China’s top political advisory body starts annual session


BEIJING, March 3 (Xinhua) — China’s top political advisory body convened its annual meeting Thursday, kicking off a political high season that will continue with the opening of the country’s top legislature later this week.

Yu Zhengsheng, chairman of the Chinese People’s Political Consultative Conference (CPPCC) National Committee, opened the session at the Great Hall of the People in the heart of Beijing.

In a dark suit and a red tie, Yu commended the political advisory body’s work last year in helping formulate the 13th Five-Year Plan, comprehensively deepen reforms and advance law-based governance, improve people’s well-being, promote ethnic unity and religious harmony, and develop a favorable external environment for China’s development.

Special consultative meeting revolving around issues, such as reform of the government’s review and approval system and judicial structural reform, were held, while suggestions on a number of draft legislation and regulations, including the environmental protection tax law and the marine environmental protection law, were offered, Yu noted.

The CPPCC is an organization in the patriotic united front of the Chinese people, an important organ for multiparty cooperation and political consultation under the leadership of the Communist Party of China (CPC), and an important means of promoting socialist democracy in China’s political activities.

The main functions of the CPPCC are to conduct political consultation, exercise democratic supervision and participate in the discussion and the handling of state affairs.
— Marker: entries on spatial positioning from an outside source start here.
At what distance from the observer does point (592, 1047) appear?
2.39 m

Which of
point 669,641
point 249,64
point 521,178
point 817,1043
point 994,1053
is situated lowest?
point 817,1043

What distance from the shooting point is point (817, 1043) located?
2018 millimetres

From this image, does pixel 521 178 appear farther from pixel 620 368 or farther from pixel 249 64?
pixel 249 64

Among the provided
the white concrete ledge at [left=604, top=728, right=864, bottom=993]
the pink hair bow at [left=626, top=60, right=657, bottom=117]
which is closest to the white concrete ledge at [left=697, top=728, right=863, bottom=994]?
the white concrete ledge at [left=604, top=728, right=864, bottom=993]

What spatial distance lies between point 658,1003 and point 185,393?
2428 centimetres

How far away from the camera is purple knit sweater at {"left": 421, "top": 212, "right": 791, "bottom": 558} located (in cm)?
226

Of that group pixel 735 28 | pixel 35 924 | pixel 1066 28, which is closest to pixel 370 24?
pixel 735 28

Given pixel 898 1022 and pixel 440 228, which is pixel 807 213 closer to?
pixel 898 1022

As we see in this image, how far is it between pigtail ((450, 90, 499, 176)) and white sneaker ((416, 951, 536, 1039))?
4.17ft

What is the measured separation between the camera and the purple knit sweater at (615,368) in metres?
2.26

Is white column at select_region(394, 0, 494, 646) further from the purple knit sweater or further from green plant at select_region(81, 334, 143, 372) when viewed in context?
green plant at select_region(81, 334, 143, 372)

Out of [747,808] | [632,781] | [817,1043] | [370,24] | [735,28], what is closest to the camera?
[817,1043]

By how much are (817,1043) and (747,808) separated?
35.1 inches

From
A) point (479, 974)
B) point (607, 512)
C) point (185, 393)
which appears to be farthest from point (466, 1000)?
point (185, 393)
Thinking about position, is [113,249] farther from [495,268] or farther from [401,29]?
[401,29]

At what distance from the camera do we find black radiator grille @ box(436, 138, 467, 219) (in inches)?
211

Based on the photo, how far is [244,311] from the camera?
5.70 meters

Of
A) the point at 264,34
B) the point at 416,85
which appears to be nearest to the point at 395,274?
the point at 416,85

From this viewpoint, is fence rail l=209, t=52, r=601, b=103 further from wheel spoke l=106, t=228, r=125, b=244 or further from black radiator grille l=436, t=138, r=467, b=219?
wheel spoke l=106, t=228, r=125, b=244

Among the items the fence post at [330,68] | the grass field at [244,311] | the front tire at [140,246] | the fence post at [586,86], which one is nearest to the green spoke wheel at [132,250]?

Yu noted that the advisory body’s political consultations were made more fruitful last year while democratic oversight was strengthened, he said.

In particular, CPPCC National Committee members improved supervision over issues of wide public concerns such as investment approval system reforms and pollution control in northwest China’s Tengger Desert.

Their suggestions, criticisms and supervision helped improve authorities’ work to address those problems and the introduction of relevant policies, he added.

Thursday’s CPPCC session marks the start of the most important two weeks on China’s political calendar this year. The National People’s Congress (NPC), China’s national legislature, is set to begin its annual session Saturday.

Together dubbed colloquially as the “two sessions,” the dual meetings make regular yet crucial venues where political and economic developments are reviewed and discussed and key policies adopted.

This year, lawmakers are set to deliberate on a draft charity law aimed at boosting more public trust into the cause.

But it is on the economic front where the “two sessions,” closely watched by observers both at home and abroad, are granted extra heavy footing. Chinese Premier Li Keqiang will reveal the nation’s gross domestic product target this year in his government work report.

The draft 13th Five-Year Plan, a roadmap for the nation’s development from 2016 to 2020, will also be submitted to NPC lawmakers for review and approval.

At a time of slowing global economic recovery and considerable uncertainty in financial markets, people around the world will be combing through the two documents line-by-line the moments they come out to find various nuances of policy development.

China’s economy, long a reliable source of growth, expanded 6.9 percent year on year in 2015, the slowest rate in 25 years, weighed down by a property market downturn, falling trade and weak factory activities.

In his report, Yu pointed to the “supply-side reform” — a popular notion that includes reducing ineffective and low-end supply championed by Chinese President Xi Jinping — and to a new set of development philosophy as policy options at hand to respond to the slowing economy.

The CPPCC should “develop and follow the philosophy of innovative, coordinated, green, open and shared development,” and adapt to the new normal in economic development, the top political advisor said.

Achievements aside, Yu also admitted that there are still room for for improvement for the CPPCC’s work.

“Its investigations and research into key issues need to be more thorough, its mechanisms for democratic oversight need to be improved, its work on promoting unity and friendship needs to be expanded both in scope and in depth, and National Committee members need to do better in the performance of their duties,” Yu said.

Political advisors come from China’s various walks of life and ethnic groups. They often serve as the think-tank for the government, legislative and judicial organs, and put forward proposals on major political and social issues in the world’s most populous nation and second-largest economy.

The proposals are sometimes considered a rough barometer of public opinion, signaling issues of concern from industrial policy to domestic violence, and telegraph the general national agenda for the whole year and beyond.

A separate report presented at Thursday’s meeting showed about one third of over 6,000 proposals submitted by political advisors in 2015 centered on economic issues.

Yu Zhengsheng meanwhile urged advisors to devote their main efforts this year to making suggestions and proposals related to the implementation of the 13th Five-Year Plan, and raise the quality of their research and studies.

He also called on political advisors to uphold the leadership of the CPC, which is “the leadership core of the cause of socialism with Chinese characteristics and of the patriotic united front.”